Spatial relation data
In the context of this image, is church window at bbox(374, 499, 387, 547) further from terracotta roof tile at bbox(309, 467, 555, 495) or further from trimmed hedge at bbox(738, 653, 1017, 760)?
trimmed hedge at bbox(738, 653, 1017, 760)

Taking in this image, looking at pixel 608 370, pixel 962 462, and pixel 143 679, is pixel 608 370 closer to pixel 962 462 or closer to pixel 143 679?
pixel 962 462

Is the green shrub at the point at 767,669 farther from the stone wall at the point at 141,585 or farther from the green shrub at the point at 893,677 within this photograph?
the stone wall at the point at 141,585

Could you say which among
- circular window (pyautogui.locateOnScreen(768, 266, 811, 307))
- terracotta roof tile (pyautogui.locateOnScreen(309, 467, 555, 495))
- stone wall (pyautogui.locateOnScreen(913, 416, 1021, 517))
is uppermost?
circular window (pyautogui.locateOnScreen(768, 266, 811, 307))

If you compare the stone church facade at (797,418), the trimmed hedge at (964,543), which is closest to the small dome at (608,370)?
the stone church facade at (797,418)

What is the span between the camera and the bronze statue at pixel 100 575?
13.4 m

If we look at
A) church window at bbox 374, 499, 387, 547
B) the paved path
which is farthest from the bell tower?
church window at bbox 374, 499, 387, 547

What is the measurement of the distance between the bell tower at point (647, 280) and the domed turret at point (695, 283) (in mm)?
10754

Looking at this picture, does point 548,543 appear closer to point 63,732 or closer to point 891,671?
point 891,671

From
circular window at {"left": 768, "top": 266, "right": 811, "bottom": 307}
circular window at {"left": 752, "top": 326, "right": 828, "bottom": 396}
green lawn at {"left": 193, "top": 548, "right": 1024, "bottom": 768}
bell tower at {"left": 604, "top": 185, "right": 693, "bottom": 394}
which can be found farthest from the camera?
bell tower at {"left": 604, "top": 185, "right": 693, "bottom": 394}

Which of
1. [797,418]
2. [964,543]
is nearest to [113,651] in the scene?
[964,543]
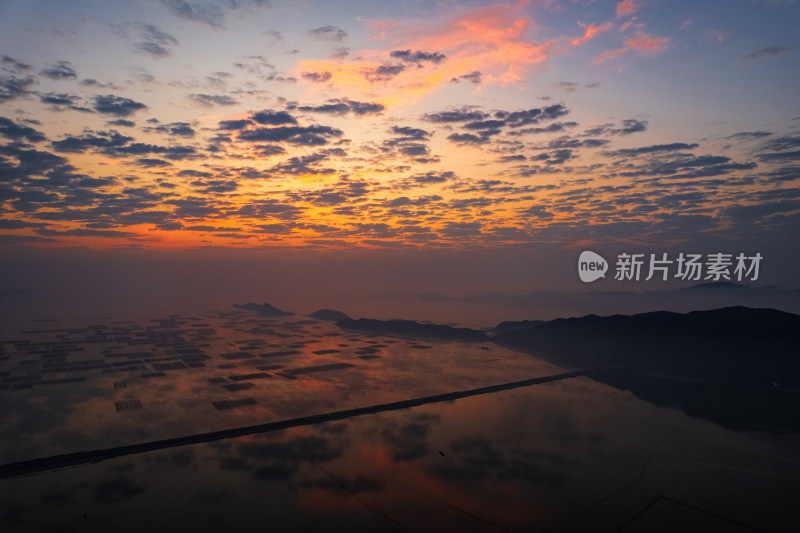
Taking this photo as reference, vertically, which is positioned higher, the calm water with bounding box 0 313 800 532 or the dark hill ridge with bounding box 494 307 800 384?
the dark hill ridge with bounding box 494 307 800 384

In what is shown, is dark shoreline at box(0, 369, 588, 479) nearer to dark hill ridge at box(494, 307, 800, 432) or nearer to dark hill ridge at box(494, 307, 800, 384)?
dark hill ridge at box(494, 307, 800, 432)

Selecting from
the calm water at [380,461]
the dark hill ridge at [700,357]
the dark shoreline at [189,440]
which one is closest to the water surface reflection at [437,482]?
the calm water at [380,461]

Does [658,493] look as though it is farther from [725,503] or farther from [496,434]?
[496,434]

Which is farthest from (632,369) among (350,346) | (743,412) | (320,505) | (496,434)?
(320,505)

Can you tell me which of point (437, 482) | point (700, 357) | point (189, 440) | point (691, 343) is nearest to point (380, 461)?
point (437, 482)

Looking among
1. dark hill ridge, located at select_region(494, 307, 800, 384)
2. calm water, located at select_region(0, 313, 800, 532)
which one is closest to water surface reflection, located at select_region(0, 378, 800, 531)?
calm water, located at select_region(0, 313, 800, 532)

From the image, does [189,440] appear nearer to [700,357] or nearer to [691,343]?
[700,357]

> DESCRIPTION OF THE TASK: Rewrite everything from the line containing "Can you tell" down to the end of the rows as a numbered list, leaving out blank lines.

> WRITTEN RESPONSE:
1. Can you tell me which of point (437, 482) | point (700, 357) | point (189, 440) | point (691, 343) is nearest to point (380, 461)?
2. point (437, 482)
3. Looking among
4. 1. dark hill ridge, located at select_region(494, 307, 800, 384)
5. 2. calm water, located at select_region(0, 313, 800, 532)
6. which one is closest to water surface reflection, located at select_region(0, 378, 800, 531)?
7. calm water, located at select_region(0, 313, 800, 532)
8. From the image, does [189,440] appear nearer to [700,357] or nearer to [691,343]?
9. [700,357]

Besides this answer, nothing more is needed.